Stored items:

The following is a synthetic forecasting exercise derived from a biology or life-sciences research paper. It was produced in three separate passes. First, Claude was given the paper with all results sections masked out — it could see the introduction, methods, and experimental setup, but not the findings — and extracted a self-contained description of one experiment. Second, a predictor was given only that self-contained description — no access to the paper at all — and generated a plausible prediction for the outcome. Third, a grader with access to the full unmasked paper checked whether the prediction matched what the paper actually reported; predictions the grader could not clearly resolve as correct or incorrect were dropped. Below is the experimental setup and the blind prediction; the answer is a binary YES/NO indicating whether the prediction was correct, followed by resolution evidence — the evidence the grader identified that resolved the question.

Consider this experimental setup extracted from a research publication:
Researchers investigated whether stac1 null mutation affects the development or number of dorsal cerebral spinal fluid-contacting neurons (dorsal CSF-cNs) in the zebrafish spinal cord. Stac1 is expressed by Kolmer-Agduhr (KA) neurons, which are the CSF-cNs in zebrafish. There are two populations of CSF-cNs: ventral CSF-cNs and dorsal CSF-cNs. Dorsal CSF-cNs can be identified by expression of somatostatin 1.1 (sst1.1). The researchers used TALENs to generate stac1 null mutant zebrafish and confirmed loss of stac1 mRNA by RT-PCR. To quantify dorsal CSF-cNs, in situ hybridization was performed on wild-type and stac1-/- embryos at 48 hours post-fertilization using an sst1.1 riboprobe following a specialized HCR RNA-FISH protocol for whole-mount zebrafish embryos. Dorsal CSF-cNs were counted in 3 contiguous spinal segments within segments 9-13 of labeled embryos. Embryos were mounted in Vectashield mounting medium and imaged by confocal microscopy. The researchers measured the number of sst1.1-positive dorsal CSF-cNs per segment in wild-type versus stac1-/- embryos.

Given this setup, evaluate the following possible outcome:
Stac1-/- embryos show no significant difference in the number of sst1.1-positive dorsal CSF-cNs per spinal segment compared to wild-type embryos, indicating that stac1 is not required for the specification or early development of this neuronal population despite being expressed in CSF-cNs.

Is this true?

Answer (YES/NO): YES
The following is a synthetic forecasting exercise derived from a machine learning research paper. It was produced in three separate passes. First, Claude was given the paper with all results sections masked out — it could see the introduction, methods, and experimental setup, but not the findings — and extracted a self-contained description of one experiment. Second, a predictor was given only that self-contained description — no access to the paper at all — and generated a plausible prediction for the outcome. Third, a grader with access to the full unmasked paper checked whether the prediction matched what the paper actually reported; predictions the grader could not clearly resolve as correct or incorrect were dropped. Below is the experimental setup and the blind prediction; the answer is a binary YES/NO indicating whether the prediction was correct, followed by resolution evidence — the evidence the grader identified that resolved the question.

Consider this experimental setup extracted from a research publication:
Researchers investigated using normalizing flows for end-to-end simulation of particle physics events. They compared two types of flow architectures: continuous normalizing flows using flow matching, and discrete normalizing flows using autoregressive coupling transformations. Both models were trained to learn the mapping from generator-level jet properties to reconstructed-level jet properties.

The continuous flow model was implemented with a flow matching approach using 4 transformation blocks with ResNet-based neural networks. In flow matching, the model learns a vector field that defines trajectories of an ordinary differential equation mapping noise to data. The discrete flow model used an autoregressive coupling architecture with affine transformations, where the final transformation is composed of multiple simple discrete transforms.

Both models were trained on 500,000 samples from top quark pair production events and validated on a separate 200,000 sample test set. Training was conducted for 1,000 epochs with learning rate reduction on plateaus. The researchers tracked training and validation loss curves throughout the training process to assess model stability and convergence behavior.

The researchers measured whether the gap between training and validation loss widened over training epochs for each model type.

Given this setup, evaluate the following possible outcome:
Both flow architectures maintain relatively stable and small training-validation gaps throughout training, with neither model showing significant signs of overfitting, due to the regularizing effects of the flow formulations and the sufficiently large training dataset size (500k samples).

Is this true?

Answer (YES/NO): NO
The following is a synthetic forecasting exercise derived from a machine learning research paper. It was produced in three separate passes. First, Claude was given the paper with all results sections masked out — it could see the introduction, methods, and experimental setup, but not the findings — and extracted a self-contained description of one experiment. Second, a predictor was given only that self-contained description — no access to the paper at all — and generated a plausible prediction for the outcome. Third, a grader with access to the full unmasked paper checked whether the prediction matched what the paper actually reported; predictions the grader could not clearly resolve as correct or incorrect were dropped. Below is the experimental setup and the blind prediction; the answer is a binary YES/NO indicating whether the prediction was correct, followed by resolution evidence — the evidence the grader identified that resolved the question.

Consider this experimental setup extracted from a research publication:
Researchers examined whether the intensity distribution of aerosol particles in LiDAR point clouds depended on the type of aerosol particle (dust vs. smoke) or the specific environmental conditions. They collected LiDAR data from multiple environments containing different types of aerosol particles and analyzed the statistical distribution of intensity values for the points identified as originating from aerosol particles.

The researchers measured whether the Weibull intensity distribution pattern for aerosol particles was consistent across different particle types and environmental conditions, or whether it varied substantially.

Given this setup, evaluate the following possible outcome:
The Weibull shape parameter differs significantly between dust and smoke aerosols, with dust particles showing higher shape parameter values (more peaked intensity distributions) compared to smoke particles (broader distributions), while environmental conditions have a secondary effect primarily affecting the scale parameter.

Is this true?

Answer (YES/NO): NO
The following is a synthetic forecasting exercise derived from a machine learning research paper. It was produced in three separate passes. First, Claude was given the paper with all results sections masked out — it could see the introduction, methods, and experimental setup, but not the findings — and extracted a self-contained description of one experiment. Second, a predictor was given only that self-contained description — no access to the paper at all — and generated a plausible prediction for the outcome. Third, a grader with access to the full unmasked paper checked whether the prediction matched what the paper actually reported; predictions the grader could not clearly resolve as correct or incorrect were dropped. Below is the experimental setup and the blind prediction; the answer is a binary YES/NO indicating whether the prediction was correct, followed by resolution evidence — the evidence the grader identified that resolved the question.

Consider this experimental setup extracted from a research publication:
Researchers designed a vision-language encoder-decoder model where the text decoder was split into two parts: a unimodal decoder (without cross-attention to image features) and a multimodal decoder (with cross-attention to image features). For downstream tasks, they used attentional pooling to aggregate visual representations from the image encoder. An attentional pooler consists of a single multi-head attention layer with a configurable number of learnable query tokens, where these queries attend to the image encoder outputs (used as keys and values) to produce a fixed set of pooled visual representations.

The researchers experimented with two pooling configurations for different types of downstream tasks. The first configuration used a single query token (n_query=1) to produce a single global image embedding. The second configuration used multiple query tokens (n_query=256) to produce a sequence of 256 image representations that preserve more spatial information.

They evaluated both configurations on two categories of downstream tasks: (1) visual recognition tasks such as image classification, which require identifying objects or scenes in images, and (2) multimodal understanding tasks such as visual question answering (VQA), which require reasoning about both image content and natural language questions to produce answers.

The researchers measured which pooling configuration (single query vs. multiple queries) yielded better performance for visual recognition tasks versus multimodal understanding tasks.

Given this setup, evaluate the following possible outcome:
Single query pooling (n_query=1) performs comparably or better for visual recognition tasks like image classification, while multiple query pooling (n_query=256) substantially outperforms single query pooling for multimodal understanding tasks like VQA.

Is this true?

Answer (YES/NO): YES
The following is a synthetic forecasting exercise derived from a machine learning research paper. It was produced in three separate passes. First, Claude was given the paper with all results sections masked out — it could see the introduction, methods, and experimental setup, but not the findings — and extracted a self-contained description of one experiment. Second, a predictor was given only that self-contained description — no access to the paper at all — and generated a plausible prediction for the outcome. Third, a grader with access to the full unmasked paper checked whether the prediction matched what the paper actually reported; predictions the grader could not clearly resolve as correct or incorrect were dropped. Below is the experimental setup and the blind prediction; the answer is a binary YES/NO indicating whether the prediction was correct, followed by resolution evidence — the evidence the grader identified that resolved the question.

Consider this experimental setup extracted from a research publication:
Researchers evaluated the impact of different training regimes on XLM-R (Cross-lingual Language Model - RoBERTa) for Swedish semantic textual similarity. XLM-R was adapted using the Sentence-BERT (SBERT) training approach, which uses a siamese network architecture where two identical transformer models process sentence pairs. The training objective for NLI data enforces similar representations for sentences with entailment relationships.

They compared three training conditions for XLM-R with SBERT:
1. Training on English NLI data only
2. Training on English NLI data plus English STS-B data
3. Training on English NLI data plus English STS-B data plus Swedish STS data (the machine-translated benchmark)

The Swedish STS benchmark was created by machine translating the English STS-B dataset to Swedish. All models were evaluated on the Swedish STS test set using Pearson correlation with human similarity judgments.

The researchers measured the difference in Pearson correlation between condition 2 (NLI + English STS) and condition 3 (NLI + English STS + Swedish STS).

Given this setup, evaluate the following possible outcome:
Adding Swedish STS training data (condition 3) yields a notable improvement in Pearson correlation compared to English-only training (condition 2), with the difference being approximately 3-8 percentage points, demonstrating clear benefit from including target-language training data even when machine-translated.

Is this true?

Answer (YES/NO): NO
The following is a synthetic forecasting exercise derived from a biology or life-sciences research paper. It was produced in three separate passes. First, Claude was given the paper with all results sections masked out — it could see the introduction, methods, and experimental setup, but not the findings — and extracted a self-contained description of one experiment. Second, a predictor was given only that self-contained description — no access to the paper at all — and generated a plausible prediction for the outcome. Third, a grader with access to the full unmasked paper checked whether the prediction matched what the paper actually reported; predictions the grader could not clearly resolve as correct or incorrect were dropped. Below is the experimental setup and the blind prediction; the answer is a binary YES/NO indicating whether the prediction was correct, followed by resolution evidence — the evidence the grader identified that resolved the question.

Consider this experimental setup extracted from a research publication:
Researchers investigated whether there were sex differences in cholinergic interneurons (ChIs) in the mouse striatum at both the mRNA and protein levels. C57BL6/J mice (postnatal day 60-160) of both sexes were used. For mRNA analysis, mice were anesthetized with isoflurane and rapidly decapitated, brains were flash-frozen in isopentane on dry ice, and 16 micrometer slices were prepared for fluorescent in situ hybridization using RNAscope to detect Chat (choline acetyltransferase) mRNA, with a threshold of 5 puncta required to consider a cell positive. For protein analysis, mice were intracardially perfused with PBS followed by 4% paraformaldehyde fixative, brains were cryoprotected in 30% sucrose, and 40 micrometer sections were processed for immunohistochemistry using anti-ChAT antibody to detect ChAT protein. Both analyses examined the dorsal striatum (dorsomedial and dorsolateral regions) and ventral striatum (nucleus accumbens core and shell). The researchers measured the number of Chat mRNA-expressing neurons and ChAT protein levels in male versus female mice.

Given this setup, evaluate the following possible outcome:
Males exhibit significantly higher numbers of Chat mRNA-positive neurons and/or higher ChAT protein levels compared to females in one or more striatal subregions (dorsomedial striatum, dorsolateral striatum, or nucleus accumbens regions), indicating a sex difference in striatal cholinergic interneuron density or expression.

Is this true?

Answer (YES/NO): NO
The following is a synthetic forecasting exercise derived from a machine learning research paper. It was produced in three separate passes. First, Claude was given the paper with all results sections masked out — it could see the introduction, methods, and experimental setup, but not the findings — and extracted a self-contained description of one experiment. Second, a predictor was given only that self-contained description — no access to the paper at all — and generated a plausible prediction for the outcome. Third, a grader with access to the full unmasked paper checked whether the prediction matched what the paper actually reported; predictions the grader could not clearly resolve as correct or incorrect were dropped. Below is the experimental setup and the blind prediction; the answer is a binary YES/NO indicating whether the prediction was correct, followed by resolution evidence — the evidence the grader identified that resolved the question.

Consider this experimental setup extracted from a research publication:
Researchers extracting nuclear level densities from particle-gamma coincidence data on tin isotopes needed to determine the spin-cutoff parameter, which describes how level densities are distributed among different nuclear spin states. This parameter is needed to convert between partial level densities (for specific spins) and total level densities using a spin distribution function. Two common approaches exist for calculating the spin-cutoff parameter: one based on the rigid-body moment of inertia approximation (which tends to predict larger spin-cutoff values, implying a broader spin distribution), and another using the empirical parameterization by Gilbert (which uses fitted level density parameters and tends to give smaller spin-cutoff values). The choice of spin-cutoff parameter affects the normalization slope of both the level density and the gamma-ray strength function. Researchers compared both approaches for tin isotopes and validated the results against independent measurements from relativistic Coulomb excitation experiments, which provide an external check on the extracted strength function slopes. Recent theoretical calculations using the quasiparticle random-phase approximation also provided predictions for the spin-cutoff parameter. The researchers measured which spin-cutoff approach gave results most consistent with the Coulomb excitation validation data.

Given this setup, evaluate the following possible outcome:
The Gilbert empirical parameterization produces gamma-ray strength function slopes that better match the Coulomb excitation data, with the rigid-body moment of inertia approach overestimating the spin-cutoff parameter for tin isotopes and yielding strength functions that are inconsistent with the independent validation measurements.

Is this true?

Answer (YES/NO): YES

**What the exercise asks:**
An exact copy of the lines above between the line holding "Researchers designed a" and the line holding "They evaluated both", inclusive, is the whole answer.

**Result:**
Researchers designed a vision-language encoder-decoder model where the text decoder was split into two parts: a unimodal decoder (without cross-attention to image features) and a multimodal decoder (with cross-attention to image features). For downstream tasks, they used attentional pooling to aggregate visual representations from the image encoder. An attentional pooler consists of a single multi-head attention layer with a configurable number of learnable query tokens, where these queries attend to the image encoder outputs (used as keys and values) to produce a fixed set of pooled visual representations.

The researchers experimented with two pooling configurations for different types of downstream tasks. The first configuration used a single query token (n_query=1) to produce a single global image embedding. The second configuration used multiple query tokens (n_query=256) to produce a sequence of 256 image representations that preserve more spatial information.

They evaluated both configurations on two categories of downstream tasks: (1) visual recognition tasks such as image classification, which require identifying objects or scenes in images, and (2) multimodal understanding tasks such as visual question answering (VQA), which require reasoning about both image content and natural language questions to produce answers.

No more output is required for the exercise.